Set exercise
Write out the material below exactly, beginning at the line that contains "Is [88,528] seen" and ending with its last line, both ends included; write nothing else.

Data entries
══════════════════════════════
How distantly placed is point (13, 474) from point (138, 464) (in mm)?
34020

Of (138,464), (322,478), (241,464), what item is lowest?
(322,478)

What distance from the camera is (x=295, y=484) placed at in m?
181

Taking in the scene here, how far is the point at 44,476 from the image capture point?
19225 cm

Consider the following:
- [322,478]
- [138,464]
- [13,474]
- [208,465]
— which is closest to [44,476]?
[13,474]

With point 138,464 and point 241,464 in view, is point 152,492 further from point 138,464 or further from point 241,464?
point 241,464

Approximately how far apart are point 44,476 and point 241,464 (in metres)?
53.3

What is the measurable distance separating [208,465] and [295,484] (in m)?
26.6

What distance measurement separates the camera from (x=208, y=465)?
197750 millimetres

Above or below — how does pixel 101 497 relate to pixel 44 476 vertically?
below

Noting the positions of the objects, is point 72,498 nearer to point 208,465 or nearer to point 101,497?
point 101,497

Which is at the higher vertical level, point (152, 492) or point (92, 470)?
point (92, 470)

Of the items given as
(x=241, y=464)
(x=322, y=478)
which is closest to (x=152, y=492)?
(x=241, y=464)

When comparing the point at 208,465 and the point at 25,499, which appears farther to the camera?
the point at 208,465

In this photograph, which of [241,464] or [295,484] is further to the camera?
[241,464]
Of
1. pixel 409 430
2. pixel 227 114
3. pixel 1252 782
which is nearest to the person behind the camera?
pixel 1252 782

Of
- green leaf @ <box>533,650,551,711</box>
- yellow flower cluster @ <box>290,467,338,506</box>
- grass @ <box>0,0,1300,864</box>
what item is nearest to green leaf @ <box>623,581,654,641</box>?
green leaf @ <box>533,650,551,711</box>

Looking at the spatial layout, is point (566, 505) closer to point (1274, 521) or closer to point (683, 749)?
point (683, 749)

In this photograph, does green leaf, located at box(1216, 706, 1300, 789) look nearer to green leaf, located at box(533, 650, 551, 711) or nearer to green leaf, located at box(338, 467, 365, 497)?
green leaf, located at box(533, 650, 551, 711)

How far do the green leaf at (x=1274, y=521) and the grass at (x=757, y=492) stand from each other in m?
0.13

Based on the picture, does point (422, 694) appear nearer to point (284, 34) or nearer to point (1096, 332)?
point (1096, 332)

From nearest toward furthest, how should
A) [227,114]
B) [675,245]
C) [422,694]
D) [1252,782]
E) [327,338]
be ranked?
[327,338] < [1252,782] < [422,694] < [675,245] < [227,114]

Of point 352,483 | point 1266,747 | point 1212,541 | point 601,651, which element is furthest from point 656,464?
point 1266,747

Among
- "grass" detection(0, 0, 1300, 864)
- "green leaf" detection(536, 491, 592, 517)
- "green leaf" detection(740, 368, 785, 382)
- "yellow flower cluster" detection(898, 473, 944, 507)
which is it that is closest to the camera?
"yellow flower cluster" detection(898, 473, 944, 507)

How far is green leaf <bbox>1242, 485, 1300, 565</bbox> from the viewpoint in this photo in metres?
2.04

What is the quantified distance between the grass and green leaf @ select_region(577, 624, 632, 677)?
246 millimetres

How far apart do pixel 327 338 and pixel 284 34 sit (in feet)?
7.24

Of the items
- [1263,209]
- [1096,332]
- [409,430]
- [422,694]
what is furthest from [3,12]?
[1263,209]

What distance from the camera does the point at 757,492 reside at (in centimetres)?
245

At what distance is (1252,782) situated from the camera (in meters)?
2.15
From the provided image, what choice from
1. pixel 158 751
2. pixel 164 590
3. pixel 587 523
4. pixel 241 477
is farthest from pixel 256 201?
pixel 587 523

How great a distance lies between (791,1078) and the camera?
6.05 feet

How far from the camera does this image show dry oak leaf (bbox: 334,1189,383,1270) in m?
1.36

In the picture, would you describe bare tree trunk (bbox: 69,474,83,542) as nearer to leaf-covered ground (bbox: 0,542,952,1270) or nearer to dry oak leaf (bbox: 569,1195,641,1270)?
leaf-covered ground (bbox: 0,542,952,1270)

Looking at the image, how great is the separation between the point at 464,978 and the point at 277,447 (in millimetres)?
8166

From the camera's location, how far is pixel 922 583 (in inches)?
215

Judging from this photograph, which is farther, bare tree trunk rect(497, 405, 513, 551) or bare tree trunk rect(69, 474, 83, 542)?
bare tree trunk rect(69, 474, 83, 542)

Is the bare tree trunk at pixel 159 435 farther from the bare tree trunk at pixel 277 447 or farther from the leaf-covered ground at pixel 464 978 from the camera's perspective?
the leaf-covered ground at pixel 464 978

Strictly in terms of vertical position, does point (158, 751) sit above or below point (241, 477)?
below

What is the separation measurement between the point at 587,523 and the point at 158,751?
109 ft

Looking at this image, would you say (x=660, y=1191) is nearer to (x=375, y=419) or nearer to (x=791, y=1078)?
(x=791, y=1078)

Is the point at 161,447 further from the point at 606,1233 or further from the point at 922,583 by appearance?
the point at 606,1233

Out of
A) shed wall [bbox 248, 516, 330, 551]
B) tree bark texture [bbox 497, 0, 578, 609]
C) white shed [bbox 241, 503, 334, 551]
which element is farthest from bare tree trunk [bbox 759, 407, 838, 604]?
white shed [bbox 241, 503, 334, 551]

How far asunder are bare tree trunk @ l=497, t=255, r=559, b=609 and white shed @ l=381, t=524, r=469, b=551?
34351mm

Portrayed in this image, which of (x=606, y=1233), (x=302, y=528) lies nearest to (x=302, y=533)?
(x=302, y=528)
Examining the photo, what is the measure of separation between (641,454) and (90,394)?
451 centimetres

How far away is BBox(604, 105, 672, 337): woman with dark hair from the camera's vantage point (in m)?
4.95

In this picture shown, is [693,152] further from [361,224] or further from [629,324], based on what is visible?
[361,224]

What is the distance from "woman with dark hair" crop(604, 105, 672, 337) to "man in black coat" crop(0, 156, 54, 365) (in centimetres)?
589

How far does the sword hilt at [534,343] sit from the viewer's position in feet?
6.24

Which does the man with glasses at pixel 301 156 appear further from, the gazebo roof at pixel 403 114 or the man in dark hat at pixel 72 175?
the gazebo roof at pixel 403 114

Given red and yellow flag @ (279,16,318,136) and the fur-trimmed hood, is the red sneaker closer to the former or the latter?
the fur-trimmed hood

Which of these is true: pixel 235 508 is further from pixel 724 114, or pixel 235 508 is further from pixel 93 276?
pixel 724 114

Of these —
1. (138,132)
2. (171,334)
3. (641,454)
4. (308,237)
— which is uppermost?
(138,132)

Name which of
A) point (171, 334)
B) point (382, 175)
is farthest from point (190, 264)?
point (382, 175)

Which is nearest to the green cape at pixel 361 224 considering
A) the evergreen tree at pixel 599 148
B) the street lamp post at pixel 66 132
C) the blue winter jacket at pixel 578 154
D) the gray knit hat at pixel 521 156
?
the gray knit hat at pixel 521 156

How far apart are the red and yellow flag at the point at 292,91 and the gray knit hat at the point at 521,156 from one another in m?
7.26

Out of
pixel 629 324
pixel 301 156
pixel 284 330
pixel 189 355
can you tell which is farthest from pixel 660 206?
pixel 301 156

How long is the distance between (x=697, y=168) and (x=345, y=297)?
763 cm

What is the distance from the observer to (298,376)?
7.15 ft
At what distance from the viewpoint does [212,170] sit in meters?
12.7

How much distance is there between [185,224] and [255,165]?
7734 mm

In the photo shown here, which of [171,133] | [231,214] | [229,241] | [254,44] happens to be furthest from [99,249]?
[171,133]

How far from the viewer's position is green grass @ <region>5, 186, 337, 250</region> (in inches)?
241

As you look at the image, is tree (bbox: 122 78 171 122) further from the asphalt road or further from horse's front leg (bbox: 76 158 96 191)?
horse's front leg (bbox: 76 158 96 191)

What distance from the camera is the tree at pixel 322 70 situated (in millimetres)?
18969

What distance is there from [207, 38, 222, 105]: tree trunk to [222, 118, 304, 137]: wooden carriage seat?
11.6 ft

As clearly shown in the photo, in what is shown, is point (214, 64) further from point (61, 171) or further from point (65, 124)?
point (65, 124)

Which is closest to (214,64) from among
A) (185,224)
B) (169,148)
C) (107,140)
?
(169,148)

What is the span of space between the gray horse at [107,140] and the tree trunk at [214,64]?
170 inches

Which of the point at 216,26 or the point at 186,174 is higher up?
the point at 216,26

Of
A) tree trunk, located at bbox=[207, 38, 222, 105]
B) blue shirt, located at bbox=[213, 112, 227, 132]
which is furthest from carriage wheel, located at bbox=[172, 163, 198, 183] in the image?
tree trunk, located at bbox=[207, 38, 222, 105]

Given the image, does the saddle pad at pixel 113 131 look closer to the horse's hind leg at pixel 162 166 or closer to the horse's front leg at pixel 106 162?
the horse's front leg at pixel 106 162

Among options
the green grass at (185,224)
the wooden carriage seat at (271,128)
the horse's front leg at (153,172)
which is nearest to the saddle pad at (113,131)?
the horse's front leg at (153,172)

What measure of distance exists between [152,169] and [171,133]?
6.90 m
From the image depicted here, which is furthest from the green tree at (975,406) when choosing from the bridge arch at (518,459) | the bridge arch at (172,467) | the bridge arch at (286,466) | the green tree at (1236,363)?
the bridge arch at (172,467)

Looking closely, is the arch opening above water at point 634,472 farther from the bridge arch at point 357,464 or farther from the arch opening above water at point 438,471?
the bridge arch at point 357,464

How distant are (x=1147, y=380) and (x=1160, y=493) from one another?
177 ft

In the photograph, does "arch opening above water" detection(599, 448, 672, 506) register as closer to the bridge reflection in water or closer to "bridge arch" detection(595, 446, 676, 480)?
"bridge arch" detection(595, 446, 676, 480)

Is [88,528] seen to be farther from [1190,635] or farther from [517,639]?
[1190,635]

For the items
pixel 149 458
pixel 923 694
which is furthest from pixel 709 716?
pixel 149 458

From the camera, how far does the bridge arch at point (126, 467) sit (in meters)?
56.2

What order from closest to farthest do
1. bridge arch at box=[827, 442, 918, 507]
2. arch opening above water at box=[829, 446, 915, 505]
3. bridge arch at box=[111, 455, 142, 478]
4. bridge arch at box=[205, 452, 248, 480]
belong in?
══════════════════════════════
Completed task
Is [88,528] seen to be farther from [1190,635] or farther from [517,639]?
[1190,635]

For the items
pixel 149 458
pixel 923 694
which is furthest from pixel 709 716?
pixel 149 458

From the camera, how far does the bridge arch at point (126, 467) sit (in meters)?
56.2

What order from closest to farthest do
1. bridge arch at box=[827, 442, 918, 507]
2. arch opening above water at box=[829, 446, 915, 505]
3. bridge arch at box=[111, 455, 142, 478]
4. bridge arch at box=[205, 452, 248, 480]
belong in?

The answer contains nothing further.